Most sustainability funds, and the data underpinning them, focus on relative performance of metrics based on self-reported data, rather than on the absolute impact of their business activities on social or environmental goals, according to a report published last week from Util, a London-based fintech, that crunches publicly disclosed data to measure impact on sustainability goals.
As a result, sustainable funds look like and impact the world much like “vanilla funds”, the report noted. “Sustainable funds perform a little less badly, but the net impact is still bad,” it said.
The report is one of a string of recent studies to claim that ESG product providers focus more on looking the part than on effecting meaningful change.
However, some managers of ESG or sustainable funds argue that it is difficult to translate data and strategies into tangible outcomes that investors can appreciate.
“Our profession doesn’t do a very good job of working through ambiguity,” said Ethan Powell, chief executive of Impact Shares, which teams up with organisations including the NAACP and YWCA to offer social-outcome-oriented ETFs.
A lot of managers are not “intellectually honest with themselves” about the impact that they are capable of delivering, he added. Instead of dismissing ESG investing outright, asset managers and investors should assess the appropriate level of social and environmental impact for each dollar invested “and have a conversation about how they want their capital to influence the trajectory of the world around them,” he said.

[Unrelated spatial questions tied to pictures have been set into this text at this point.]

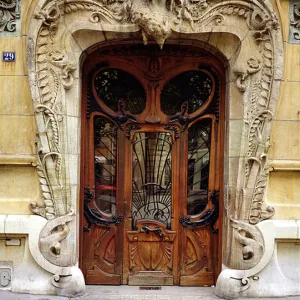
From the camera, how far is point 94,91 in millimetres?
7184

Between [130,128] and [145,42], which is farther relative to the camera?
[130,128]

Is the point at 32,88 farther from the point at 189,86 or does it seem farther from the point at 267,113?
the point at 267,113

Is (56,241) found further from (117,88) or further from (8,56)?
(8,56)

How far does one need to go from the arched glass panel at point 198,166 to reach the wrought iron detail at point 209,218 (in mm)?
106

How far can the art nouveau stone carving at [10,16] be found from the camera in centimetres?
658

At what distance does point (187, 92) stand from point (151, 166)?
3.99ft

The problem, according to Util’s data, is that sustainable funds do not have much positive impact on an absolute basis.
The average sustainable fund scored 3 on a scale of negative 100 to 100 on performance against the United Nations’ 17 Sustainable Development Goals, which were established in 2015.

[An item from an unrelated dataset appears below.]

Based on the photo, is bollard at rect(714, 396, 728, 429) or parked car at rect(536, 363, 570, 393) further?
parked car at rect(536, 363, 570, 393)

The goals include targets for climate action, responsible consumption, gender equality and ending hunger and poverty.
Non-sustainable funds, meanwhile, received an average score of 1 out of 100.
However, the relative strength is nothing for ESG funds to ride high on, Util wrote. ESG funds on average have net negative impacts on five environmental goals, including clean water and sanitation, as well as protecting life on land and in the water.
“No matter your strategy, it’s likely your capital is contributing to environmental degradation,” the report said.
An increase in impact-focused data — which Util seeks to provide — can help managers better assess the impact that their investments have on the environment, the organisation claimed.
Other data advances may also make it easier for companies to address impacts that are material to their business, said Jennifer Grancio, chief executive of Engine No. 1, an activist hedge fund and ETF sponsor.
“If you go back 10 years, the data was very patchy,” she said last week during her keynote address at the Morningstar Investment Conference. However, more recently, “there’s been huge progress”, she added.
Though ESG ratings may be “simplistic”, her company uses the raw data from providers as part of its core financial analysis of companies.
But looking at data alone does not indicate that a fund is impactful, said Impact Shares’ Powell. “Intent matters,” he said.
Engine No. 1, for example, focuses on the long-term changes that will make a difference, even if it means a short-term financial impact, Grancio said.
The investment industry had let itself “be reduced down to the quarterly income statement analysis” as the primary way of assessing risk and reward, she said.
“The impacts for different companies do have a material impact over time,” she added. “Continually making the case for long-term benefits can effect change.”